Managing an employee like these can be challenging, but with the right tools you’ll be prepared to handle any situation that comes your way. 

When working with a difficult employee it is always best to be direct and upfront in a timely manner. This is where most leaders slip up. They’re so worried about what to say and how to say it that the message is usually not delivered clearly if it is even delivered at all. 

When addressing the issue clearly identify the facts of the situation and convey the impact they are having. For example:

  • “I have noticed that you have turned in the last three projects late. This has made it challenging for the rest of the team who are dependent on your work to complete their assignments.”
  • “In the team meeting today you made a comment about [XYZ]. I noticed that it made many members of the team feel uncomfortable, especially Ryan, who seemed to be targeted by your words.”
  • “I appreciate you working so hard on your assignments. However, I have noticed that many details are frequently left out or are incorrect. This has caused some confusion and frustration with our customers.”

Once you have addressed the problem, make sure you allow the employee to share their perspective of the situation. My favorite go-to questions are: “Can you help me understand what is going on?” or “What is your perspective?” It’s important to understand where the employee is coming from in order to best come up with an action plan that works for everyone.

After you and the employee have been able to have a conversation where there is mutual understanding on both sides, create an action plan with the employee to correct the problem behavior. 

At times this performance plan may need to be formal and documented with Human Resources, but most often it is a plan just between you and the employee. Include the employee in as much of this process as possible. If they have felt a part of the process, they are more likely to follow-through and be successful. 

Lastly, write the plan down and make sure that both you and the employee have access to the plan. Don’t forget to follow-up frequently and to offer assistance if needed.

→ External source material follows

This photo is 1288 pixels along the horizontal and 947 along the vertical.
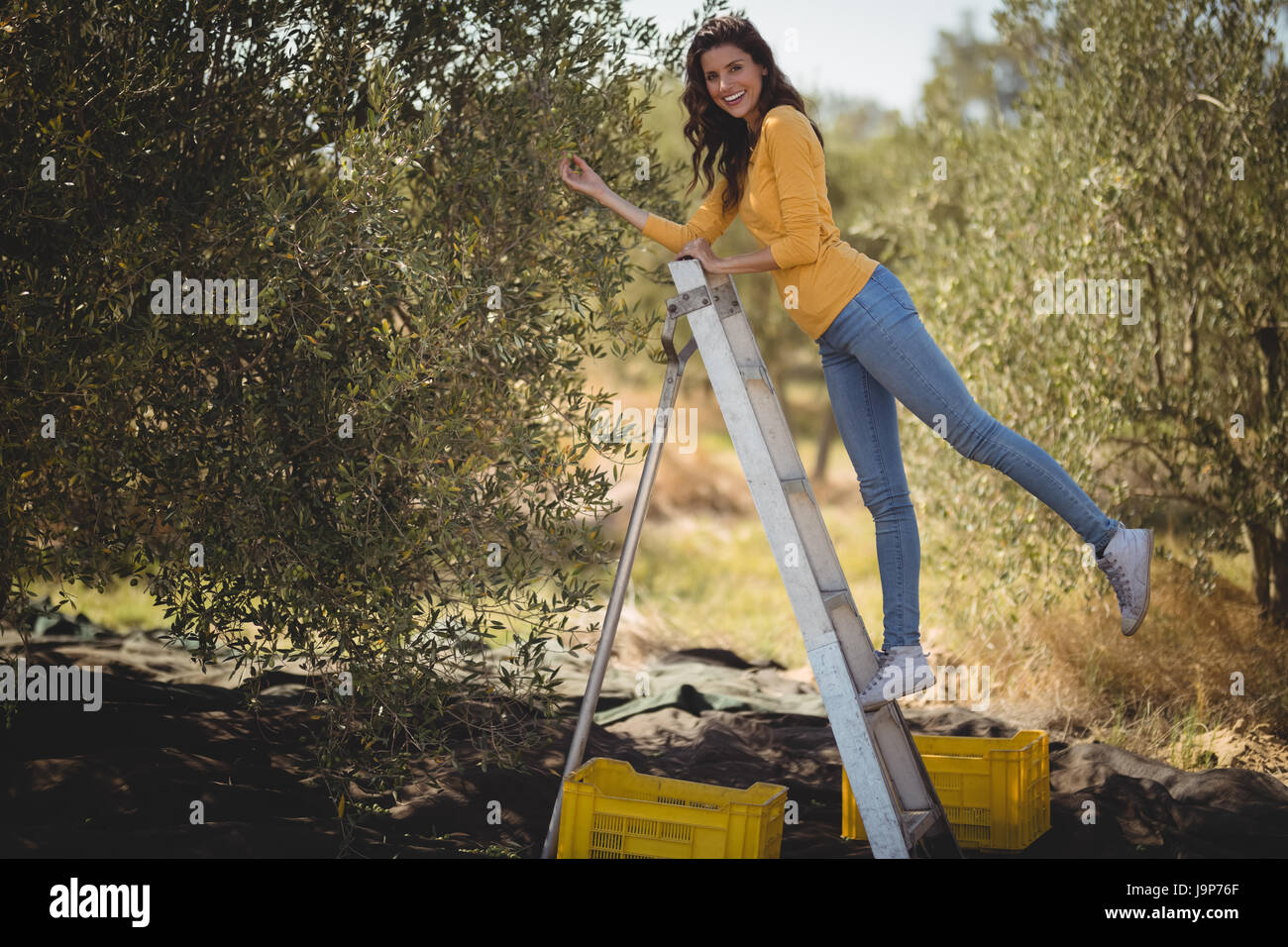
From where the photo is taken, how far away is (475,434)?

Occasionally, it may be necessary to part ways with the employee if they are unable to correct their behavior, and that is ok. Ultimately, you want the employee, your team, and the company to be successful. Sometimes the best thing for all parties is to go their separate ways; however, in my experience, most employees want to do a good job. They may just need a bit more guidance and support to be successful in their role. Great leaders have the biggest impact on making great employees.